Blood Purif. 2022 May 6:1-9. doi: 10.1159/000524229. Online ahead of print.
INTRODUCTION: The efficacy of renal-replacement treatment (RRT) remains to be validated in COVID-19. In this retrospective cohort study, we aimed to assess the efficacy of early initiation of RRT in intensive care unit (ICU) adults with severe COVID-19.
METHODS: Fifty-eight adult patients in ICU with critically ill or severe COVID-19 with a tendency of critical illness were recruited from February 9, 2020, to March 30, 2020. Early RRT were determined by the ICU medical team based on boom in cytokines levels, increased organs injury/failure, and rapid aggravation of condition.

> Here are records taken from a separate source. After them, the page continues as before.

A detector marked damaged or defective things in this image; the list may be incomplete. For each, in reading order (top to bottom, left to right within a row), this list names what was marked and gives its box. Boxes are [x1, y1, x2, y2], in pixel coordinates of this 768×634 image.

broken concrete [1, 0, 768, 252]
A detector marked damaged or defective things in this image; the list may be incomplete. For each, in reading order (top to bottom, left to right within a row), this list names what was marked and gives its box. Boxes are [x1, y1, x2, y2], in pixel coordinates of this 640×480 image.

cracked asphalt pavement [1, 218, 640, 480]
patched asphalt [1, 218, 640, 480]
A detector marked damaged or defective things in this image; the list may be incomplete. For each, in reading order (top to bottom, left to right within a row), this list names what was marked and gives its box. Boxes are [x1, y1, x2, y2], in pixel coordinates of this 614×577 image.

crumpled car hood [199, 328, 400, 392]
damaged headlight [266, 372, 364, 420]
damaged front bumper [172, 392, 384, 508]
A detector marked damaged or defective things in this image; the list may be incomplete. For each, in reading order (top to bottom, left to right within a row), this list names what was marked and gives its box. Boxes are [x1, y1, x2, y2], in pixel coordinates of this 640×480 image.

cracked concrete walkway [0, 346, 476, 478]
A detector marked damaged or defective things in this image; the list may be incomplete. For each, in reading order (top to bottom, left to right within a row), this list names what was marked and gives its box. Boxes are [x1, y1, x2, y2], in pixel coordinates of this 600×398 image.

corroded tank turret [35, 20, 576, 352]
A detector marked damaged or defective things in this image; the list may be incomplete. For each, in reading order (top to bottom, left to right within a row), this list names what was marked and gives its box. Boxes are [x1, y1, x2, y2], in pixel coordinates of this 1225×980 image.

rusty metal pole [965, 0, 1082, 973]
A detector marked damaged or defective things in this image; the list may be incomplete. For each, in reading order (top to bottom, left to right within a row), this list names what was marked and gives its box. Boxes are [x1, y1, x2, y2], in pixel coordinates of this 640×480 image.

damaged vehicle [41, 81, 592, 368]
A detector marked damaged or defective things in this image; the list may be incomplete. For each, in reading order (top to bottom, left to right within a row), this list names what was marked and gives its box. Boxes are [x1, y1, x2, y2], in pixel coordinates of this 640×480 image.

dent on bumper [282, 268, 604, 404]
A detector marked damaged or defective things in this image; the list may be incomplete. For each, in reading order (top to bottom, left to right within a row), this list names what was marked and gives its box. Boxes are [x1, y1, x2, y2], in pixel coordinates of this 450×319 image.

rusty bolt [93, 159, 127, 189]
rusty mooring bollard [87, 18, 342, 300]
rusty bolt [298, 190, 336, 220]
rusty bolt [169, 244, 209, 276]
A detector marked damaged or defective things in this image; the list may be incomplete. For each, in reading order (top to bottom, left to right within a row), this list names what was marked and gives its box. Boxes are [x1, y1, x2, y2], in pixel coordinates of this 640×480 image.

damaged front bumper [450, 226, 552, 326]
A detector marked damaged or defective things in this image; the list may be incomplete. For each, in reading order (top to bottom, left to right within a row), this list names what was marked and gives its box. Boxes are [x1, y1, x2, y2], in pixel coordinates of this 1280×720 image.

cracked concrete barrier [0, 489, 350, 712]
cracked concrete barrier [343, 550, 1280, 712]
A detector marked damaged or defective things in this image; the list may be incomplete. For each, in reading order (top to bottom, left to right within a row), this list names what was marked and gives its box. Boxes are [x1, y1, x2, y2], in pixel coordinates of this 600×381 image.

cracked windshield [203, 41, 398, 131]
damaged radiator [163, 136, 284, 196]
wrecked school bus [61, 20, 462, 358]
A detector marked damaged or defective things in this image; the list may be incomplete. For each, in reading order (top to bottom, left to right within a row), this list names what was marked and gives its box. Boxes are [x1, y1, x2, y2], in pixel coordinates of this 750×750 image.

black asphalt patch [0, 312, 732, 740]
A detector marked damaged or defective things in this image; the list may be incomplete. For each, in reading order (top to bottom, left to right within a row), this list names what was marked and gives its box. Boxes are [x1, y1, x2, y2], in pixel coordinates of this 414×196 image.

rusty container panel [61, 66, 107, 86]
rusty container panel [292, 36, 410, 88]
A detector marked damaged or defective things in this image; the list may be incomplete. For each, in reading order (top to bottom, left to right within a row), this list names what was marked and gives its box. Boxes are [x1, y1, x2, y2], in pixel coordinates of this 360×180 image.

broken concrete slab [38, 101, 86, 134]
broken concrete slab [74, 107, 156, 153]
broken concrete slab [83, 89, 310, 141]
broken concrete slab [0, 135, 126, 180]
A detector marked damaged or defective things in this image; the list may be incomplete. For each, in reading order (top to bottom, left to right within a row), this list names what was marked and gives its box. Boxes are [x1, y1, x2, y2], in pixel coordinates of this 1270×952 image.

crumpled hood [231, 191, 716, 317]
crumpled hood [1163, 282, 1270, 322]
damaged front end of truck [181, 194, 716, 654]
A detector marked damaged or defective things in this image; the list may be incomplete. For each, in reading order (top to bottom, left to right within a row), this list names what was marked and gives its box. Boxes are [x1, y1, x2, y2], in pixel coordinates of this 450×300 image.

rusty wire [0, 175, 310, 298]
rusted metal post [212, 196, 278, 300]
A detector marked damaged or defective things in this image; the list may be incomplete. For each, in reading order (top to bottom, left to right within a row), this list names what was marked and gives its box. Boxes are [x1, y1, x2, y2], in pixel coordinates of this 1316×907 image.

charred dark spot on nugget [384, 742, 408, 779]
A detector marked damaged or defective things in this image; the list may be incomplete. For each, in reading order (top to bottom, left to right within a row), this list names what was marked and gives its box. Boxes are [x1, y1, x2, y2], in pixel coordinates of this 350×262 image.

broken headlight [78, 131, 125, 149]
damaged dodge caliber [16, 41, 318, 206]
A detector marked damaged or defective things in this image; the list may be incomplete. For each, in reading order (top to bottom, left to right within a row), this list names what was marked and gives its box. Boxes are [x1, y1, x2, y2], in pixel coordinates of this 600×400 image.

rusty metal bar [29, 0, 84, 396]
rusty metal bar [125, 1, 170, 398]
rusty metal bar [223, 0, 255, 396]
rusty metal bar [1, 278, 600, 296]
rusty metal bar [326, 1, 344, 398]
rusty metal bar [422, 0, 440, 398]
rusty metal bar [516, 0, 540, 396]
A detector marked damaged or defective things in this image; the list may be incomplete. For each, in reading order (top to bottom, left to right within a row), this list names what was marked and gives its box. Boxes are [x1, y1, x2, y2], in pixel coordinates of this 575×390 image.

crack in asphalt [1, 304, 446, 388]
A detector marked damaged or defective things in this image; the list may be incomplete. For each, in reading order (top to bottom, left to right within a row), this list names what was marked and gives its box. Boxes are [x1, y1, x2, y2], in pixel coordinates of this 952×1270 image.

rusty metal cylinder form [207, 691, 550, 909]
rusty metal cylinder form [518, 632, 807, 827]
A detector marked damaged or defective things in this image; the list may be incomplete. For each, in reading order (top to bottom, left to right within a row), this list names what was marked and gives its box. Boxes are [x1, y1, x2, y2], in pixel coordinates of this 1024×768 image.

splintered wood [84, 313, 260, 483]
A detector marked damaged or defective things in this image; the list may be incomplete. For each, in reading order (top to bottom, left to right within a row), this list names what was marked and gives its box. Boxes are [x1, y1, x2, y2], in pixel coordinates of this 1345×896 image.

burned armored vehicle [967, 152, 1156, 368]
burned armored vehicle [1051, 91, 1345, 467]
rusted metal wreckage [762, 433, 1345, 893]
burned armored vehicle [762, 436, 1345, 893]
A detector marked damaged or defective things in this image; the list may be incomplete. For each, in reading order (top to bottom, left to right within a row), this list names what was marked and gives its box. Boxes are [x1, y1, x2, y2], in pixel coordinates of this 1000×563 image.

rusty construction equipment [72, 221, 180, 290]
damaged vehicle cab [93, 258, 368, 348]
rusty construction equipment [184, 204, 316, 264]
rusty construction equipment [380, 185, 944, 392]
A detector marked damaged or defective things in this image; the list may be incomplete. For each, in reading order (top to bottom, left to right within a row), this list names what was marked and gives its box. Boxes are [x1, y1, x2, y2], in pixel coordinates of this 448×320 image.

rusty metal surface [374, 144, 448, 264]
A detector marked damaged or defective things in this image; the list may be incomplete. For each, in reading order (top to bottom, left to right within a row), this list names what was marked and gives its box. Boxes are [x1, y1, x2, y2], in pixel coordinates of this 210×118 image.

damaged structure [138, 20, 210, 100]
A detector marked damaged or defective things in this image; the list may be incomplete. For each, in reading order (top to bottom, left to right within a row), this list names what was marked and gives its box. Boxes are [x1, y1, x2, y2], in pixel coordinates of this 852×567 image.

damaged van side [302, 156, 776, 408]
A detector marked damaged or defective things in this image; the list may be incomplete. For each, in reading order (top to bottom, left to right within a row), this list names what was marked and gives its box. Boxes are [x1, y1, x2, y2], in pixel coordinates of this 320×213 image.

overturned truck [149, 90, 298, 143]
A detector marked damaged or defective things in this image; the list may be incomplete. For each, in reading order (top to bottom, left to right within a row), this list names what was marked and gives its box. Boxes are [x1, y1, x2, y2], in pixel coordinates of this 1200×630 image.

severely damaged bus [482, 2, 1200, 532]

All participants were followed up from the first day of ICU admission to March 30, 2020. The primary outcome was all-cause mortality in ICU.
RESULTS: The mean age of the cohort was 68.4 ± 14.6 years, with 81.0% having at least one comorbidity before hospitalization. Twenty patients (34.5%) initiated early RRT after 24.1 ± 10.4 days from the onset and 6.4 ± 3.6 days from ICU admission. Thirty-four of 58 participants (58.6%) died during ICU follow-up. Univariate and multivariate Cox proportional-hazards model showed that early RRT was associated with a lower risk of all-cause mortality in ICU with an adjusted HR of 0.280 (95% CI: 0.106-0.738, p = 0.010). Sudden unexpected death (SUD) was remarkably reduced in the early RRT group, compared with the control group (0.2 vs. 2.9 per 100 person-day, p = 0.02).
CONCLUSION: Early RRT can reduce the all-cause in-hospital mortality, especially SUD in patients with severe COVID-19, but not improve multi-organ impairment or increase the risk of AKI. Early initiation of RRT merits an optional strategy in critically ill patients with COVID-19 (ChiCTR2000030773).